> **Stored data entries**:

=====

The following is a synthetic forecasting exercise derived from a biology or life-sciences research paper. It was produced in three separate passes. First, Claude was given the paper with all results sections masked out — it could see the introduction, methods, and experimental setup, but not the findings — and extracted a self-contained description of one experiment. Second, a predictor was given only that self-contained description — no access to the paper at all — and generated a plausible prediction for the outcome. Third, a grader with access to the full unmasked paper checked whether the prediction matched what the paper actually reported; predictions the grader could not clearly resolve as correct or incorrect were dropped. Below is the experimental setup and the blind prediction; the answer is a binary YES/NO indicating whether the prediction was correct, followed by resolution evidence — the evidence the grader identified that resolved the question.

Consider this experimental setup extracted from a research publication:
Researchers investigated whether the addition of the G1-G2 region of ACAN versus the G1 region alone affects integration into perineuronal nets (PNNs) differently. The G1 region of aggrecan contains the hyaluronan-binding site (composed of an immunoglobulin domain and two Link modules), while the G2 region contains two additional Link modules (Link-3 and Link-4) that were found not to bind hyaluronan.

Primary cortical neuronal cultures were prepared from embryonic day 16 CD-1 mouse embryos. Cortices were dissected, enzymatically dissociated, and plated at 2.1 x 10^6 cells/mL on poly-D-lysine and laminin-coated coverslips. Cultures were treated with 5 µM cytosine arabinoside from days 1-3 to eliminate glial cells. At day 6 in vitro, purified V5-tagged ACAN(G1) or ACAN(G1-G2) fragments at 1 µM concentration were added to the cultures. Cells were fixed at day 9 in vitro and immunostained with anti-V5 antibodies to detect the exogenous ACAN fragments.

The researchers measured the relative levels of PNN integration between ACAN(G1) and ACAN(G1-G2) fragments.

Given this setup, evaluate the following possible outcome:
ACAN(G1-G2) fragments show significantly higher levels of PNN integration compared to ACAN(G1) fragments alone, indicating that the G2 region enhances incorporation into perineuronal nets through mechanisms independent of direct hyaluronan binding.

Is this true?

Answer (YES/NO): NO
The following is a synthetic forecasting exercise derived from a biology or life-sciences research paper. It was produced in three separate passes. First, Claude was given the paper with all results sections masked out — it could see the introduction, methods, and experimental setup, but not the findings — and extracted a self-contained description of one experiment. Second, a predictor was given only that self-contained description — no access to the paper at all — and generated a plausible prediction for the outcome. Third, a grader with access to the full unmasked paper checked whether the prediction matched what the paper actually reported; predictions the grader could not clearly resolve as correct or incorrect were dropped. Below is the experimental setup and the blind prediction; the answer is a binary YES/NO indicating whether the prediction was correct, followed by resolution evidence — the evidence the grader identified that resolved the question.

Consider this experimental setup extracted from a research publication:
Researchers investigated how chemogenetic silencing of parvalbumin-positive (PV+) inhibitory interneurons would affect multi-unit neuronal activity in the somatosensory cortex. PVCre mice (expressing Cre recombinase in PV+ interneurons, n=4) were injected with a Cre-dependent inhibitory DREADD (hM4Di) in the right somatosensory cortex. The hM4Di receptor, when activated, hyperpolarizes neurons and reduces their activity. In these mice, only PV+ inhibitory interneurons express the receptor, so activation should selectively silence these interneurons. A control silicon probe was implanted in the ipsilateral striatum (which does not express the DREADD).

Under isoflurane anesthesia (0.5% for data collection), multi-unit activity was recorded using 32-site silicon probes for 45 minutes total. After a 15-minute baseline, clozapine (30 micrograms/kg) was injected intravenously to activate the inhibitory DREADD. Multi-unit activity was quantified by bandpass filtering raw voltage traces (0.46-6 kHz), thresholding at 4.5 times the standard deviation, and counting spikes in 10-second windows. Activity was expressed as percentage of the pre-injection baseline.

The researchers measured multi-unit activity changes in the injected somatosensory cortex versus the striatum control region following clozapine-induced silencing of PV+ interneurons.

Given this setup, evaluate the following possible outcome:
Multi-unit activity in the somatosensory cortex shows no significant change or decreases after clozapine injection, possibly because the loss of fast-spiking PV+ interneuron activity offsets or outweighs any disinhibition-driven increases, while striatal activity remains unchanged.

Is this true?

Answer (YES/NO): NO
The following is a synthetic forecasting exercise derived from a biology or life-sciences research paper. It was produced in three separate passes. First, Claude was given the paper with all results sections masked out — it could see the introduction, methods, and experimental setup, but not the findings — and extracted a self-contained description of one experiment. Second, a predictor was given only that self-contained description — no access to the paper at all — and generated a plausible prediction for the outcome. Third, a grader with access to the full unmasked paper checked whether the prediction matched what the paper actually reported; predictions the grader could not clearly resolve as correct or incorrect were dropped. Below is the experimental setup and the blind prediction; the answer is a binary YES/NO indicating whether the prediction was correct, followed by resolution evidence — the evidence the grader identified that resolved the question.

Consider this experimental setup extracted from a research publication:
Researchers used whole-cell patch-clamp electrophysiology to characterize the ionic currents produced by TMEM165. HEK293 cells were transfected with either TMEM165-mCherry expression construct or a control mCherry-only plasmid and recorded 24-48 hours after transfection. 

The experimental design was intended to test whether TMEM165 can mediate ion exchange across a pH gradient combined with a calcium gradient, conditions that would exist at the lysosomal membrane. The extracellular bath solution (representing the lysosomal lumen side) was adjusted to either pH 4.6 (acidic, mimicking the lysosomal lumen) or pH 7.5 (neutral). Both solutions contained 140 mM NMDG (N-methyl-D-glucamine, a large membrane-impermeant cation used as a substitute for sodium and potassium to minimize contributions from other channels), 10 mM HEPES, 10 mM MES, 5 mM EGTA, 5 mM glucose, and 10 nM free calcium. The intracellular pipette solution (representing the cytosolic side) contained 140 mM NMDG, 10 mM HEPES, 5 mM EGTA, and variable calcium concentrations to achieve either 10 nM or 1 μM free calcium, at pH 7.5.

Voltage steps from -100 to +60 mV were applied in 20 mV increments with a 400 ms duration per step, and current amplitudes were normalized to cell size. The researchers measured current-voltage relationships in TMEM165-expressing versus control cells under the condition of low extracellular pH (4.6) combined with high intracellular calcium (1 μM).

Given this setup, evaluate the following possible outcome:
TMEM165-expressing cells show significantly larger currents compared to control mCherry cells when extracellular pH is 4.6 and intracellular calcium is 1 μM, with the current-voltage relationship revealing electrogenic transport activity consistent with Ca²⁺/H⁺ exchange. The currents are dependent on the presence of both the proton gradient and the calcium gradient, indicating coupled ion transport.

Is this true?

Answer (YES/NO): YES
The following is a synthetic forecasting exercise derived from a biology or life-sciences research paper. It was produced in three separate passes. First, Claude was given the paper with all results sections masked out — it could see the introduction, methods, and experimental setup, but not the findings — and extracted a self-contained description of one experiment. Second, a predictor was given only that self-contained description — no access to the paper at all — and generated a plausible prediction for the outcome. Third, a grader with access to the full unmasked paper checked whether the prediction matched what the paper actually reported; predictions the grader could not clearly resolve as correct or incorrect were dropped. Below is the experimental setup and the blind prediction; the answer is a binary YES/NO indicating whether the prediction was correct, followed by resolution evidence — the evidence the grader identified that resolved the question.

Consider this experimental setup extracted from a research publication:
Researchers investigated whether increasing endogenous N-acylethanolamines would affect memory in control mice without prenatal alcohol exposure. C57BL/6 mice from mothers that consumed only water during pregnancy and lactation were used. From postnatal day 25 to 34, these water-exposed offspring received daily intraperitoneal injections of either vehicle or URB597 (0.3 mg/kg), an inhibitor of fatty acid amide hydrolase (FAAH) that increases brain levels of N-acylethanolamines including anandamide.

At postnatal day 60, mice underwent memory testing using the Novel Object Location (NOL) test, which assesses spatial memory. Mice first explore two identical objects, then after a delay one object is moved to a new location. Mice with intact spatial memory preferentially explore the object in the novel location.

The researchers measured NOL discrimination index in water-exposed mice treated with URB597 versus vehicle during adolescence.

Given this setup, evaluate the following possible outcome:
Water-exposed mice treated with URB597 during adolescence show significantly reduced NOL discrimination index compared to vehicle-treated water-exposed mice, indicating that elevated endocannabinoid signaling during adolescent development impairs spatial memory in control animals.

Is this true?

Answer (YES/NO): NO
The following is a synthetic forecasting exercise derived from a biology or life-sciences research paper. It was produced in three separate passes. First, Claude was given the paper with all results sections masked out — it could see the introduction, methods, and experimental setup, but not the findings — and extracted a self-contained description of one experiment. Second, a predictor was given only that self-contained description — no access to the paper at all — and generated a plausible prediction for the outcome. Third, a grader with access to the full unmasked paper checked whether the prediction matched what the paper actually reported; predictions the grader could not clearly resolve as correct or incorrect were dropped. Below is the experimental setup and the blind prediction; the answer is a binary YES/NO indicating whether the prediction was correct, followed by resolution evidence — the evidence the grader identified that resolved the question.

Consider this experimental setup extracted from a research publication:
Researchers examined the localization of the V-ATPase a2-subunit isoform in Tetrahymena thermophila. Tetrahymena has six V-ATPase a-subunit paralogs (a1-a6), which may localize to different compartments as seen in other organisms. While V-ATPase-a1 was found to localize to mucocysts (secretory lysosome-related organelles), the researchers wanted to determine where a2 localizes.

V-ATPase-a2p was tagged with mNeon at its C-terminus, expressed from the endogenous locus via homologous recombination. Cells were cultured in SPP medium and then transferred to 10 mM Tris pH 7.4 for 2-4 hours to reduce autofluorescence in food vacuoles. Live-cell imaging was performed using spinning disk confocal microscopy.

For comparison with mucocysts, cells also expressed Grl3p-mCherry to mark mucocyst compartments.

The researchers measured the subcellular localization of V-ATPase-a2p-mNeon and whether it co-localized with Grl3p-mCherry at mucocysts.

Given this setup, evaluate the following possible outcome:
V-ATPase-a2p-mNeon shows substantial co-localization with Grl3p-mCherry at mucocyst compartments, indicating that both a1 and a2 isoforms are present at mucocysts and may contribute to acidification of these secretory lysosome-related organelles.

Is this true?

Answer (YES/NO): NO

=====

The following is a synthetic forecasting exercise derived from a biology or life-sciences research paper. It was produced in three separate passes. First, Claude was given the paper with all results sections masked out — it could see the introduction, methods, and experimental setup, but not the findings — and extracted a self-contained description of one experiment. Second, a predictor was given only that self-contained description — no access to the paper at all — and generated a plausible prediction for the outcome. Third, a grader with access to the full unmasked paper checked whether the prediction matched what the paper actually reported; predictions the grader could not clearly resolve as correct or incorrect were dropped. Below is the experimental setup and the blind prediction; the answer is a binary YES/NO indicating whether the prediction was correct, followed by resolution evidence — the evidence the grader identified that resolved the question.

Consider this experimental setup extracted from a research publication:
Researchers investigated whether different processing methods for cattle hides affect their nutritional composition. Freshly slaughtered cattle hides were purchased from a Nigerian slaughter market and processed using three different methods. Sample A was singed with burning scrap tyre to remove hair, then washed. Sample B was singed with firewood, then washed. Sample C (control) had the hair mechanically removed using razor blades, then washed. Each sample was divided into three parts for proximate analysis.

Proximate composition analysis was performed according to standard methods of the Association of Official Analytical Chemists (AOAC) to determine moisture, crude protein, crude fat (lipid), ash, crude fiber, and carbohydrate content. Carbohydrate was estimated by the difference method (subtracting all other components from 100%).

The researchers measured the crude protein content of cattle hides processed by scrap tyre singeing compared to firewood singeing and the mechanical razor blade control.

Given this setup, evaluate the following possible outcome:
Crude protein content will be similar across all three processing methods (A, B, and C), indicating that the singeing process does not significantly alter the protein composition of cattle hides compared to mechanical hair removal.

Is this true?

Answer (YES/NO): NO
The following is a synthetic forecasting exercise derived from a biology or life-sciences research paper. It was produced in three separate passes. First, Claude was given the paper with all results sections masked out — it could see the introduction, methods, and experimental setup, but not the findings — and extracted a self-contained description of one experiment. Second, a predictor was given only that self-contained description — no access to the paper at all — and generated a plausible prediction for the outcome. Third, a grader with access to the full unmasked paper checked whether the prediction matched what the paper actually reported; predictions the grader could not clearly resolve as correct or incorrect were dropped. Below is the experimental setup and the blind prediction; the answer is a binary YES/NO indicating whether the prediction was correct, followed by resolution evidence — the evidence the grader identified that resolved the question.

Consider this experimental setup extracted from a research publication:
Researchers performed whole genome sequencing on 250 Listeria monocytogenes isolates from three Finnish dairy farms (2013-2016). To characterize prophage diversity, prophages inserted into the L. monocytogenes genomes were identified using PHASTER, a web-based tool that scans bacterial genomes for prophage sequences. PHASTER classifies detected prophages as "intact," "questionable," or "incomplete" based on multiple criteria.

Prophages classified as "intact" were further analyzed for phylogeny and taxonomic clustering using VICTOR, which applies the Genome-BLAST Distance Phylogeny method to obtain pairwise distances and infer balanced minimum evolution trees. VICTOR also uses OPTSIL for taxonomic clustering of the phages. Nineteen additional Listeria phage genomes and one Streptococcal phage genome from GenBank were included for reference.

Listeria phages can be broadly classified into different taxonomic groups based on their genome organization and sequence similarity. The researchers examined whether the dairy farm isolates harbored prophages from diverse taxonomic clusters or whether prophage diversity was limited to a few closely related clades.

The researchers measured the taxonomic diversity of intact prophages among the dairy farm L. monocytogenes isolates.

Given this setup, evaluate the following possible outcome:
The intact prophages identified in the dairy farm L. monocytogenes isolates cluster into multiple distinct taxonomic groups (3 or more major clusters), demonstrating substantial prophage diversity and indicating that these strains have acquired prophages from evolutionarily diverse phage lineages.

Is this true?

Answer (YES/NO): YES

=====

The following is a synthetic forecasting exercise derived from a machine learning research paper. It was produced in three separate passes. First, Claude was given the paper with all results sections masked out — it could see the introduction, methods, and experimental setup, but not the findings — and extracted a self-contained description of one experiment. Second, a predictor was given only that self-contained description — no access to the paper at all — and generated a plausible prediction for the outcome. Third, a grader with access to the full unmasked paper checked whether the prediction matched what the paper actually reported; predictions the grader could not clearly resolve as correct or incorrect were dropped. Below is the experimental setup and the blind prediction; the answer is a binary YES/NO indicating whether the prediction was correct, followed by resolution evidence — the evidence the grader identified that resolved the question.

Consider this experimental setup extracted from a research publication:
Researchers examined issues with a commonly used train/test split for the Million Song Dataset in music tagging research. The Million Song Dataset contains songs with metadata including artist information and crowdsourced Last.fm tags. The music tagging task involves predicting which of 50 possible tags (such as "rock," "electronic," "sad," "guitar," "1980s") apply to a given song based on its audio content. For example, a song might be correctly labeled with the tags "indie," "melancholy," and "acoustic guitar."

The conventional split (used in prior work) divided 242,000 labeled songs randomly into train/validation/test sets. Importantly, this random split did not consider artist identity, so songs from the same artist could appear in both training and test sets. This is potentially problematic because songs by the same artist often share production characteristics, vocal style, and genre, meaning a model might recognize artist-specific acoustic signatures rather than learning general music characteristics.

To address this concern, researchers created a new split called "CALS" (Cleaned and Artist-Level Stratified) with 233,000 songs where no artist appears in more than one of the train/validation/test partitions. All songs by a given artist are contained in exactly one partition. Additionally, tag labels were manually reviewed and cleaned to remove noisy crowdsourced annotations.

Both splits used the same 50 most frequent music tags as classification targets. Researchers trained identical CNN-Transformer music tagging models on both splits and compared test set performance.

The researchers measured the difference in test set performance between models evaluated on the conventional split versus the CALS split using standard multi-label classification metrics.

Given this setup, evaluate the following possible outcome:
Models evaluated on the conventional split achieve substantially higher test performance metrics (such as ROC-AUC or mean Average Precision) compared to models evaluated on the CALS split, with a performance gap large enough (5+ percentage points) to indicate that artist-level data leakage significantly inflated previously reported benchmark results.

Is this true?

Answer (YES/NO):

=====

> **TASK DETAILS**: Look above for the line that contains "To address this". Starting there, transcribe every line exactly until you have copied the line that contains "The researchers measured the difference".

> **SOLUTION FOR THIS EXERCISE**:
To address this concern, researchers created a new split called "CALS" (Cleaned and Artist-Level Stratified) with 233,000 songs where no artist appears in more than one of the train/validation/test partitions. All songs by a given artist are contained in exactly one partition. Additionally, tag labels were manually reviewed and cleaned to remove noisy crowdsourced annotations.

Both splits used the same 50 most frequent music tags as classification targets. Researchers trained identical CNN-Transformer music tagging models on both splits and compared test set performance.

The researchers measured the difference in test set performance between models evaluated on the conventional split versus the CALS split using standard multi-label classification metrics.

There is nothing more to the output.